Task objective> What you need to do is retype every entry exactly as written.

----------

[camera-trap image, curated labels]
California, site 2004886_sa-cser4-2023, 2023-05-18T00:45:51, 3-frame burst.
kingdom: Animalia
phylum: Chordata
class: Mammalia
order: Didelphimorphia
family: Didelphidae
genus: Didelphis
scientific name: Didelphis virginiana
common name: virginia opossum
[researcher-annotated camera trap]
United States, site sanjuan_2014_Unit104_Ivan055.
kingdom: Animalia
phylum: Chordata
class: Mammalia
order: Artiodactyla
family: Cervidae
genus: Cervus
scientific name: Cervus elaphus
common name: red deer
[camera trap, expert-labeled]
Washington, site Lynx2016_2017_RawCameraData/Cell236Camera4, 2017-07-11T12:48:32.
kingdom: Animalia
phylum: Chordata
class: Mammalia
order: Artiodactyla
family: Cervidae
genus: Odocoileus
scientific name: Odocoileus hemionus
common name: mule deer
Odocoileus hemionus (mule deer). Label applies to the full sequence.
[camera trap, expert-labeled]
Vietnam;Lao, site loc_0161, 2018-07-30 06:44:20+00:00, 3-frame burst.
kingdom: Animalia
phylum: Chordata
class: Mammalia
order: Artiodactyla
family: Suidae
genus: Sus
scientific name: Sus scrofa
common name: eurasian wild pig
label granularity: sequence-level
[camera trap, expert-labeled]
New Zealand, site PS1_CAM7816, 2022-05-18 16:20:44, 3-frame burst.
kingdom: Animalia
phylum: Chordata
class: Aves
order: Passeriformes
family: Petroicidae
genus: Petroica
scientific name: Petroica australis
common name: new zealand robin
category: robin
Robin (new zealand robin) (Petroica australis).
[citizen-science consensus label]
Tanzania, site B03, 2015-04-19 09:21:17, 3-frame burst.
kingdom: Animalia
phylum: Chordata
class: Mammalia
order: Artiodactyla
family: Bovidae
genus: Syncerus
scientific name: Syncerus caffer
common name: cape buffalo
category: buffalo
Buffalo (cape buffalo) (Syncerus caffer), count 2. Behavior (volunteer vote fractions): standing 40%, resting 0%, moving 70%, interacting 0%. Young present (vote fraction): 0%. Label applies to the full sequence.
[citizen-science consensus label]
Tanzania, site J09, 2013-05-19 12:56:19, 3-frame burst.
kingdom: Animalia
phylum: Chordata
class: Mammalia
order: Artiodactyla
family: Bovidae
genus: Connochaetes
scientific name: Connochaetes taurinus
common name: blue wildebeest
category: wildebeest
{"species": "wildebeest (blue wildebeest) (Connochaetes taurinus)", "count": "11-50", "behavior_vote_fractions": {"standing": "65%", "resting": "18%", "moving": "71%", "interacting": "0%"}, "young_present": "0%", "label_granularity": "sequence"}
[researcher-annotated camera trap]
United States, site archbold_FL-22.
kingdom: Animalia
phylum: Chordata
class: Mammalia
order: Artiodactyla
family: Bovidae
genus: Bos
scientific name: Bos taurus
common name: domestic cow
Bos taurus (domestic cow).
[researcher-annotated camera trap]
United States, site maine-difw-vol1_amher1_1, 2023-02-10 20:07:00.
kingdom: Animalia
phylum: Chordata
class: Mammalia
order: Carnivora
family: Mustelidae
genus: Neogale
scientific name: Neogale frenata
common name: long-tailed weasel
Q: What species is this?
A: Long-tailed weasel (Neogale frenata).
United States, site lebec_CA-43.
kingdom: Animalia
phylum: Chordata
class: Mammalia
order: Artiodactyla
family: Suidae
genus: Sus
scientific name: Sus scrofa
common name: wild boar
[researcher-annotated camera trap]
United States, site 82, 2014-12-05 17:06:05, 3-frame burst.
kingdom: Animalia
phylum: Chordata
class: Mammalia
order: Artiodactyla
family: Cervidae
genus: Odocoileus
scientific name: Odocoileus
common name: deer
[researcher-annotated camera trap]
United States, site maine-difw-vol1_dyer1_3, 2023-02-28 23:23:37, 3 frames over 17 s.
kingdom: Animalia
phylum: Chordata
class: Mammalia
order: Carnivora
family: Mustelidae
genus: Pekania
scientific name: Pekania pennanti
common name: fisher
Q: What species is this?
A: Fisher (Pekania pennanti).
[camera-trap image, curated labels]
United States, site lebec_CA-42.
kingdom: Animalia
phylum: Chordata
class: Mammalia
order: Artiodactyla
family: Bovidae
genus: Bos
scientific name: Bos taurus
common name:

----------

Exercise solution>
[camera-trap image, curated labels]
California, site 2004886_sa-cser4-2023, 2023-05-18T00:45:51, 3-frame burst.
kingdom: Animalia
phylum: Chordata
class: Mammalia
order: Didelphimorphia
family: Didelphidae
genus: Didelphis
scientific name: Didelphis virginiana
common name: virginia opossum
[researcher-annotated camera trap]
United States, site sanjuan_2014_Unit104_Ivan055.
kingdom: Animalia
phylum: Chordata
class: Mammalia
order: Artiodactyla
family: Cervidae
genus: Cervus
scientific name: Cervus elaphus
common name: red deer
[camera trap, expert-labeled]
Washington, site Lynx2016_2017_RawCameraData/Cell236Camera4, 2017-07-11T12:48:32.
kingdom: Animalia
phylum: Chordata
class: Mammalia
order: Artiodactyla
family: Cervidae
genus: Odocoileus
scientific name: Odocoileus hemionus
common name: mule deer
Odocoileus hemionus (mule deer). Label applies to the full sequence.
[camera trap, expert-labeled]
Vietnam;Lao, site loc_0161, 2018-07-30 06:44:20+00:00, 3-frame burst.
kingdom: Animalia
phylum: Chordata
class: Mammalia
order: Artiodactyla
family: Suidae
genus: Sus
scientific name: Sus scrofa
common name: eurasian wild pig
label granularity: sequence-level
[camera trap, expert-labeled]
New Zealand, site PS1_CAM7816, 2022-05-18 16:20:44, 3-frame burst.
kingdom: Animalia
phylum: Chordata
class: Aves
order: Passeriformes
family: Petroicidae
genus: Petroica
scientific name: Petroica australis
common name: new zealand robin
category: robin
Robin (new zealand robin) (Petroica australis).
[citizen-science consensus label]
Tanzania, site B03, 2015-04-19 09:21:17, 3-frame burst.
kingdom: Animalia
phylum: Chordata
class: Mammalia
order: Artiodactyla
family: Bovidae
genus: Syncerus
scientific name: Syncerus caffer
common name: cape buffalo
category: buffalo
Buffalo (cape buffalo) (Syncerus caffer), count 2. Behavior (volunteer vote fractions): standing 40%, resting 0%, moving 70%, interacting 0%. Young present (vote fraction): 0%. Label applies to the full sequence.
[citizen-science consensus label]
Tanzania, site J09, 2013-05-19 12:56:19, 3-frame burst.
kingdom: Animalia
phylum: Chordata
class: Mammalia
order: Artiodactyla
family: Bovidae
genus: Connochaetes
scientific name: Connochaetes taurinus
common name: blue wildebeest
category: wildebeest
{"species": "wildebeest (blue wildebeest) (Connochaetes taurinus)", "count": "11-50", "behavior_vote_fractions": {"standing": "65%", "resting": "18%", "moving": "71%", "interacting": "0%"}, "young_present": "0%", "label_granularity": "sequence"}
[researcher-annotated camera trap]
United States, site archbold_FL-22.
kingdom: Animalia
phylum: Chordata
class: Mammalia
order: Artiodactyla
family: Bovidae
genus: Bos
scientific name: Bos taurus
common name: domestic cow
Bos taurus (domestic cow).
[researcher-annotated camera trap]
United States, site maine-difw-vol1_amher1_1, 2023-02-10 20:07:00.
kingdom: Animalia
phylum: Chordata
class: Mammalia
order: Carnivora
family: Mustelidae
genus: Neogale
scientific name: Neogale frenata
common name: long-tailed weasel
Q: What species is this?
A: Long-tailed weasel (Neogale frenata).
United States, site lebec_CA-43.
kingdom: Animalia
phylum: Chordata
class: Mammalia
order: Artiodactyla
family: Suidae
genus: Sus
scientific name: Sus scrofa
common name: wild boar
[researcher-annotated camera trap]
United States, site 82, 2014-12-05 17:06:05, 3-frame burst.
kingdom: Animalia
phylum: Chordata
class: Mammalia
order: Artiodactyla
family: Cervidae
genus: Odocoileus
scientific name: Odocoileus
common name: deer
[researcher-annotated camera trap]
United States, site maine-difw-vol1_dyer1_3, 2023-02-28 23:23:37, 3 frames over 17 s.
kingdom: Animalia
phylum: Chordata
class: Mammalia
order: Carnivora
family: Mustelidae
genus: Pekania
scientific name: Pekania pennanti
common name: fisher
Q: What species is this?
A: Fisher (Pekania pennanti).
[camera-trap image, curated labels]
United States, site lebec_CA-42.
kingdom: Animalia
phylum: Chordata
class: Mammalia
order: Artiodactyla
family: Bovidae
genus: Bos
scientific name: Bos taurus
common name:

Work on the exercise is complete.